Quest’ultimo si sviluppò in un quadro caratterizzato dalla grave crisi economica interna ed internazionale esplosa con lo shock petrolifero del 1973 e dai durissimi provvedimenti dell’allora governo Andreotti, in particolare quelli che tagliavano i punti di contingenza (Scala Mobile) e bloccavano la contrattazione articolata fra sindacati e aziende. A questi si aggiunsero il decreto Stammati sui tagli alla pubblica amministrazione e la contestatissima circolare Malfatti sull’Università.
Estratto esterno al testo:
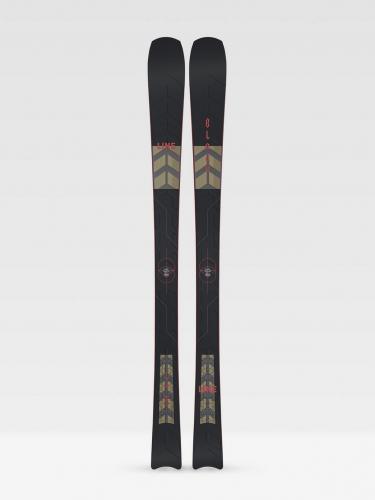 Line Blade /  Marker Griffon 13 20/21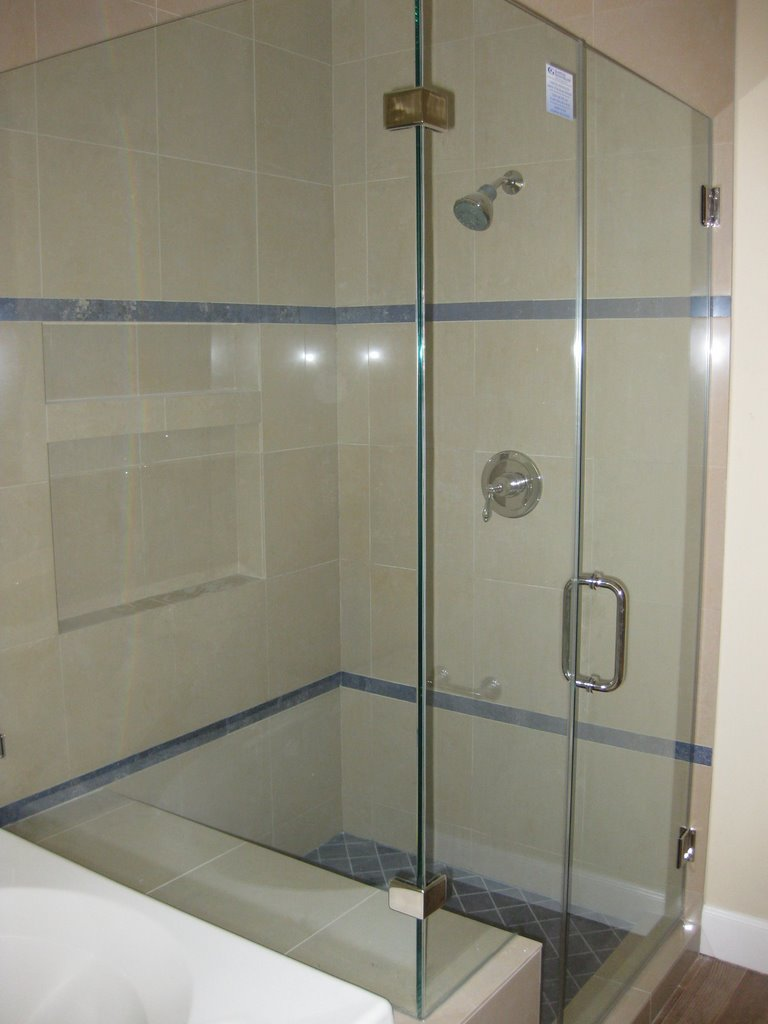 Marvelous Frameless Glass Showers Img_2801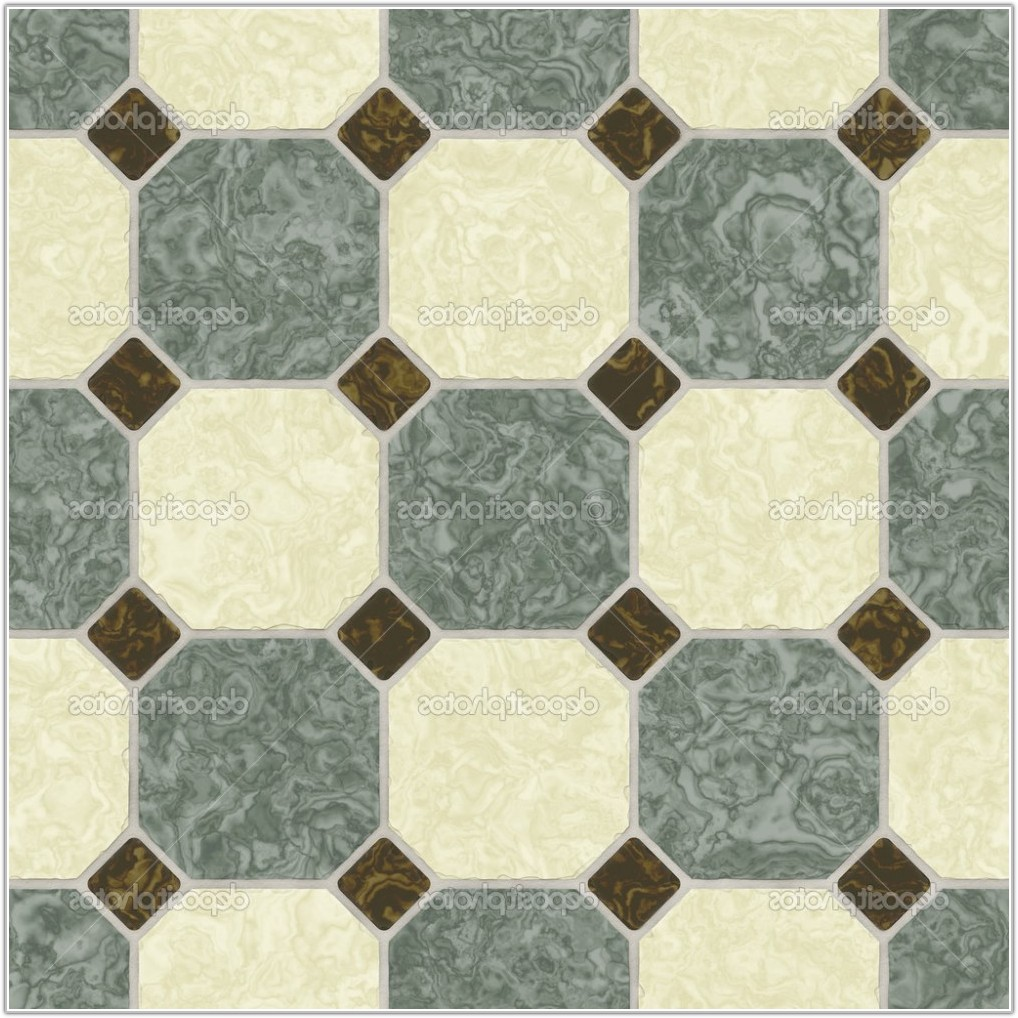 Tile For Bathroom Floor Texture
Anche il travagliato dibattito sulla legge in materia di aborto contribuì, come i provvedimenti succitati, ad alimentare una situazione di forte malcontento, aggravata dalle pesanti ristrutturazioni, in termini di tagli occupazionali, che avvenivano nelle fabbriche e nei luoghi di lavoro (come si vede, tutti temi che non sono per niente usciti dall’agenda della politica italiana).

Il malcontento crebbe anche a causa delle scelte del Partito Comunista Italiano e del Sindacato: il primo, attraverso la politica delle astensioni rispetto ai provvedimenti governativi, inaugurò la stagione del compromesso storico con la Democrazia Cristiana; il secondo inaugurò la stagione dei sacrifici e della moderazione salariale e rivendicativa.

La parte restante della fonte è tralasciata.